La parola famiglia in russo si traduce con семья (sem’ja), che alcuni fanno derivare etimologicamente da Семь, cioè sette, il numero che solitamente componeva la famiglia russa: due genitori, cinque figli. La famiglia numerosa (o perlomeno, definibile numerosa secondo i canoni odierni) è iscritta nella lingua russa, dicono alcuni. Altri sostengono che le parole siano derivanti da origini diverse, con sem’ja che sarebbe originato dal termine indoeuropeo per casa da cui deriverebbero anche il tedesco heim e l’inglese home. I russi tuttavia amano menzionare la correlazione delle due parole durante i matrimoni (o perlomeno, prima o dopo le risse che abitualmente vi accadono), dicendo agli sposi qualcosa del tipo: adesso siete una famiglia, fateci cinque figli.
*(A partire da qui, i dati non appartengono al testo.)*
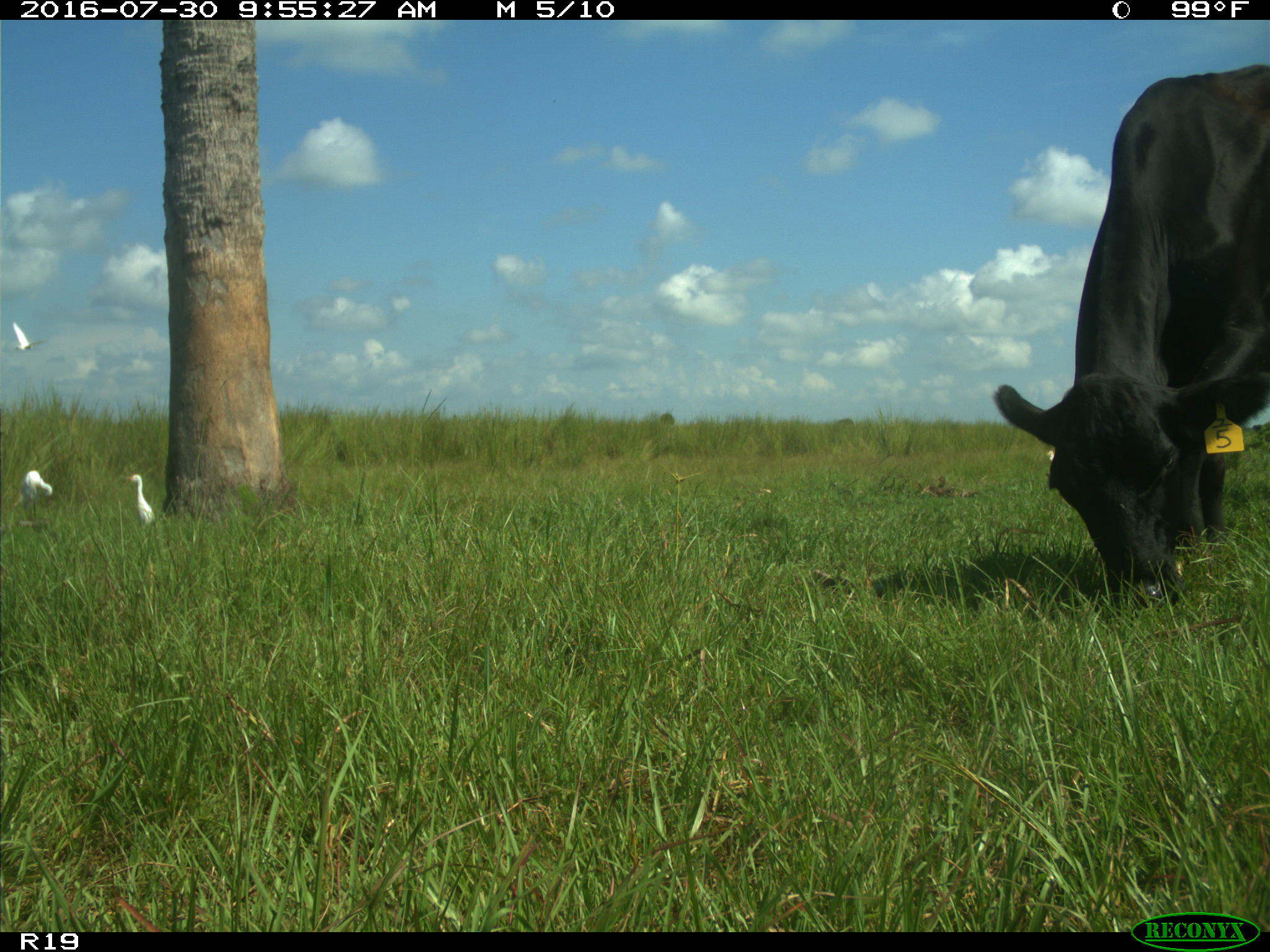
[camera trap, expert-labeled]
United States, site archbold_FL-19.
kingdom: Animalia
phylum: Chordata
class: Mammalia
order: Artiodactyla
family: Bovidae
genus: Bos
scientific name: Bos taurus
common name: domestic cow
Il record mondiale della famiglia più numerosa della storia fa capo ad una coppia russa del XVIII secolo, i coniugi Vassilev, che ebbero 64 figli. Originari dell’oblast’ di Ivanovo. La prima moglie di Fedor Vassiliev (1707-1782), vissuta fino a 76 anni, tra il 1725 e il 1765, avrebbe avuto 69 figli, distribuiti in 16 coppie di gemelli, 7 casi di trigemini e 4 quadrigemini. Secondo quanto riportato, 67 di loro sopravvissero all’infanzia con la perdita di una coppia di gemelli.
Non pago, il Vassilev, di professione contadino, avrebbe avuto anche 18 figli con la sua seconda moglie (6 coppie di gemelli e 2 parti trigemellari), rendendolo presumibilmente padre di 87 figli in totale.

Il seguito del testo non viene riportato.